# Document segment
┄┄┄┄┄┄
Saturday, 10 June 2017

General Election 2017 - and trying out the Python pandas library

I am happy to report that my computer is working again, after a reformat, Windows 7 installation, then a long delay while Ubuntu partition resizer stalled, then fixed that with a GParted iso, and then reinstalled Ubuntu 17.04 and I am part way through restoring data from backups.
QGIS is working with version 2.18.

Although I have used Python csv, matplotlib and numpy libraries to read data from files and plot I hadn't used the pandas library for anything much, so I thought I'd do so. I have in previous code often built up a list manually by setting data = [] and then using append to build up the list, which can be slow for large datasets.
┄┄┄┄┄┄
# Task to carry out
Update the blog post above from "Saturday, 10 June" up to and including "with version 2.18.", changing "Ubuntu" to "Linux Mint".

# Available data
┄┄┄┄┄┄
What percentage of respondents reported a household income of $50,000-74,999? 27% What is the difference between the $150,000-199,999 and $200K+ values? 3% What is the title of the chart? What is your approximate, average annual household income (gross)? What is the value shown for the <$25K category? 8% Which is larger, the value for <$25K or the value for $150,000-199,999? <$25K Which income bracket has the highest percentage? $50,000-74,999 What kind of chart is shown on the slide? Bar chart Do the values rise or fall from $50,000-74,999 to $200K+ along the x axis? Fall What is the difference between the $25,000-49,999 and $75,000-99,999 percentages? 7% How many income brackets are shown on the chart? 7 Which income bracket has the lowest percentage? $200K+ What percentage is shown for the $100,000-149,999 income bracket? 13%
┄┄┄┄┄┄
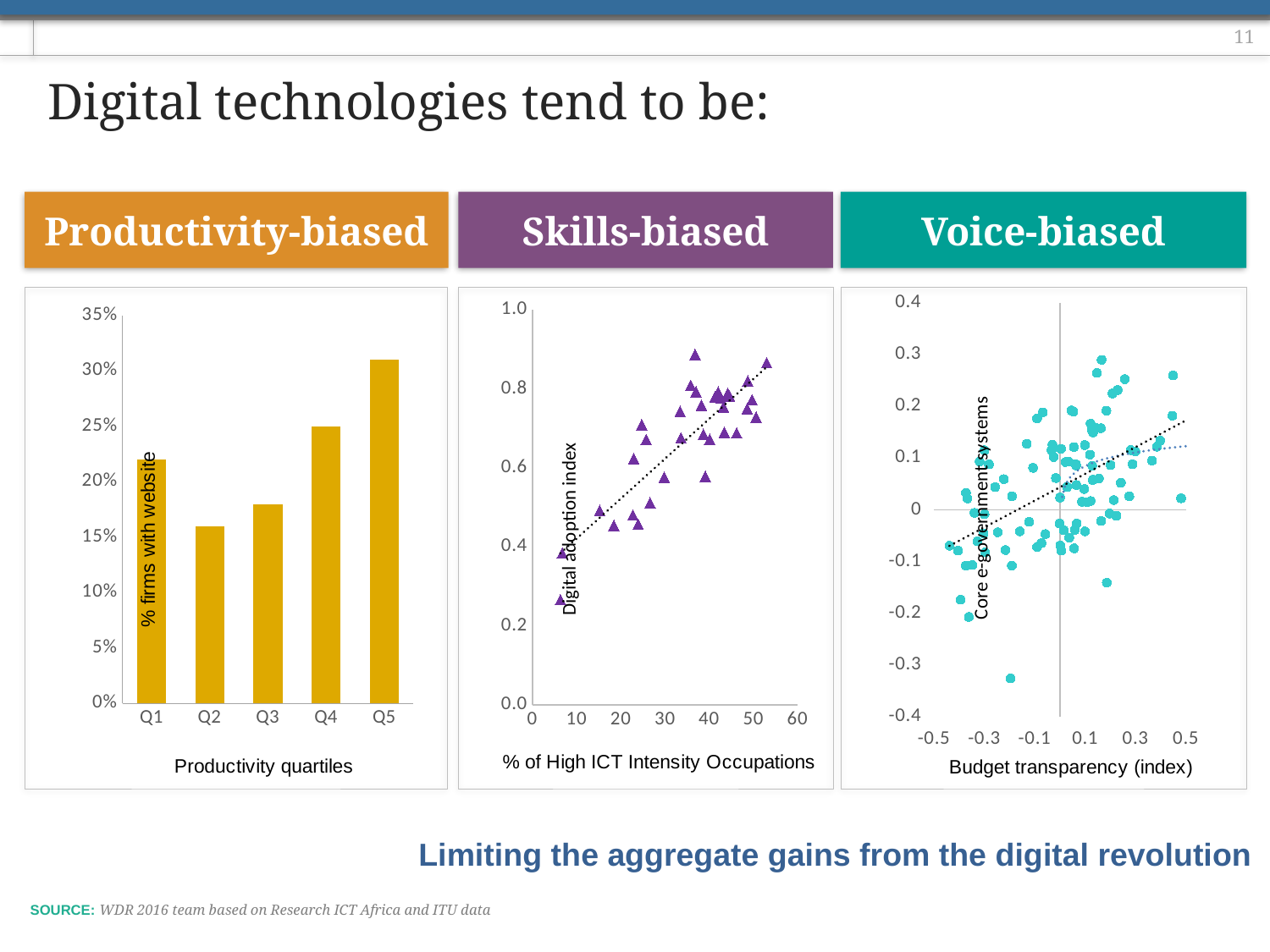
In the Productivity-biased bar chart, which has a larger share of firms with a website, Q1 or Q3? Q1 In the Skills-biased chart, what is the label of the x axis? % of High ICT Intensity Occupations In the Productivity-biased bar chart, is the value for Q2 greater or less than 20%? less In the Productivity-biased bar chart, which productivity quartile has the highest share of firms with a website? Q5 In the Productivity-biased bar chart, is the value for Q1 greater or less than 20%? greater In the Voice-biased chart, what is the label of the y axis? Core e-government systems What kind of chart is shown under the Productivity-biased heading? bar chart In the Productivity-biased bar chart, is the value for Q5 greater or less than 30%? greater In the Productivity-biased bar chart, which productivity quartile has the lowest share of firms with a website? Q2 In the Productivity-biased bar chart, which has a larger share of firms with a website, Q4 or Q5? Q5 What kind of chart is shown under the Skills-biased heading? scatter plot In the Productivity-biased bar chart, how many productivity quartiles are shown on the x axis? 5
┄┄┄┄┄┄
# Exercise output
Saturday, 10 June 2017

General Election 2017 - and trying out the Python pandas library

I am happy to report that my computer is working again, after a reformat, Windows 7 installation, then a long delay while Linux Mint partition resizer stalled, then fixed that with a GParted iso, and then reinstalled Linux Mint 17.04 and I am part way through restoring data from backups.
QGIS is working with version 2.18.